The rule at issue was finalized by the Commerce Department’s Bureau of Industry and Security on January 14, 2025. It phases in restrictions on software-related systems for model year 2027 and hardware-related systems for model year 2030, targeting connected vehicles and related technology linked to China or Russia. BIS said the policy responds to national-security risks when foreign adversaries could gain access to vehicle data or remote-control systems through Bluetooth, Wi-Fi, cellular and some satellite communications tools that are now built into modern cars.

For Polestar, the problem is not only the technology in the vehicle but also the company’s ownership structure.
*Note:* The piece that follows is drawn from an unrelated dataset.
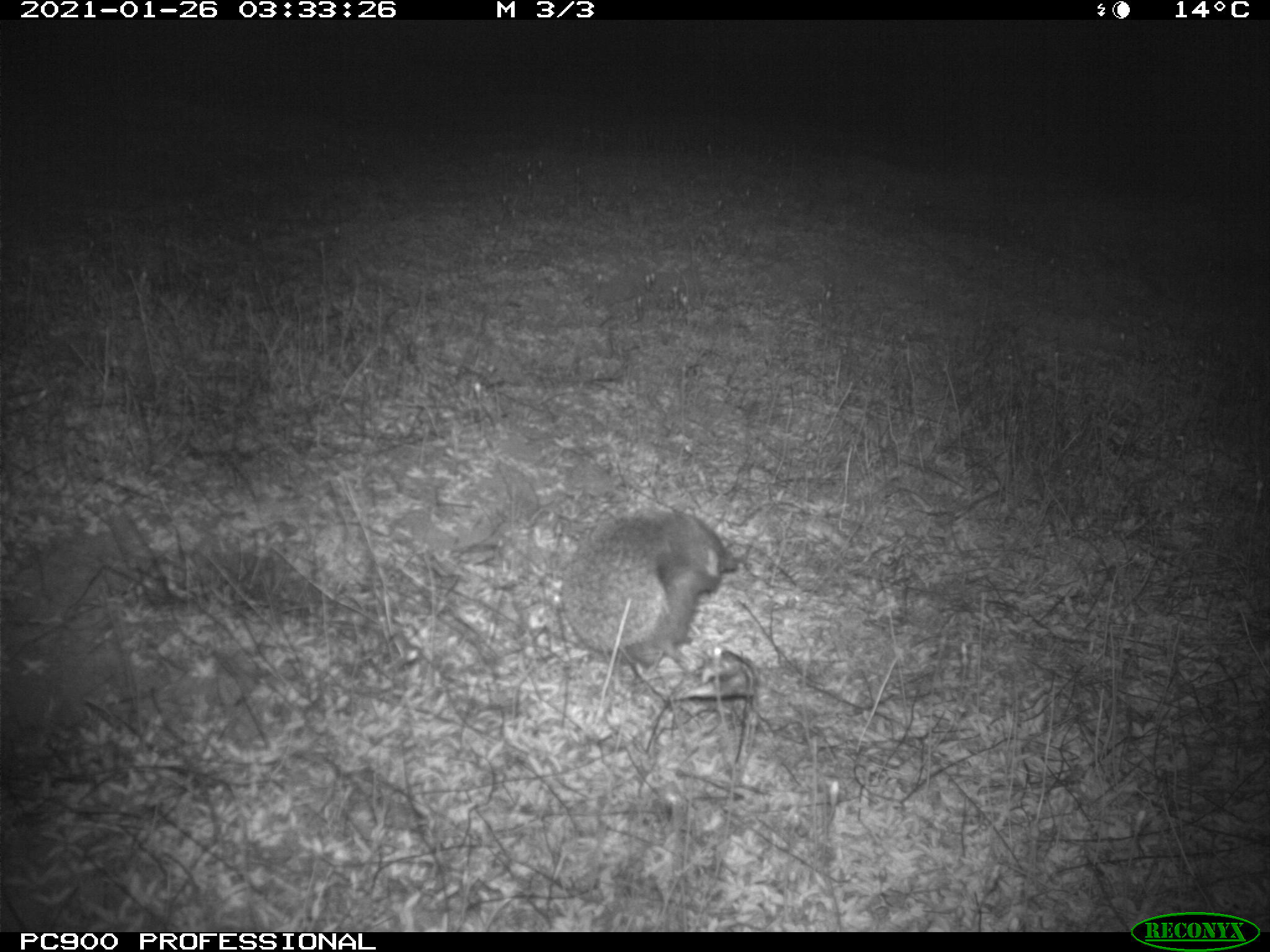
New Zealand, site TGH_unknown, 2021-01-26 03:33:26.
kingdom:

Polestar is majority-owned by Geely Holding, the Chinese automaker group, which puts it squarely inside Washington’s effort to limit Chinese-linked influence in a sector that now includes software, data and remote access alongside batteries and motors. The company had warned as early as 2024 that the connected-vehicle rules could effectively block U.S. sales, even for cars assembled domestically, and the South Carolina-built Polestar 3 did not escape the restriction.
Polestar has said Europe now accounts for close to 80% of its retail sales volumes and that it is sharpening its focus there while preparing to localize future model production in that market. That shift underscores how a U.S. rule built around national security can reshape industrial strategy far beyond one showroom, pushing a premium EV brand to place more of its future in Europe while American buyers face fewer choices.
Polestar is not alone in confronting the new regime. Ford Motor and other automakers have also sought U.S. authorization for China-linked models under the same rule, suggesting the company’s case is part of a broader licensing squeeze rather than a one-off denial. For consumers, that can mean slower rollouts and fewer imported options; for automakers, it is becoming another test of whether the U.S. market can still accommodate foreign-linked EV brands that depend on connected software as much as on hardware.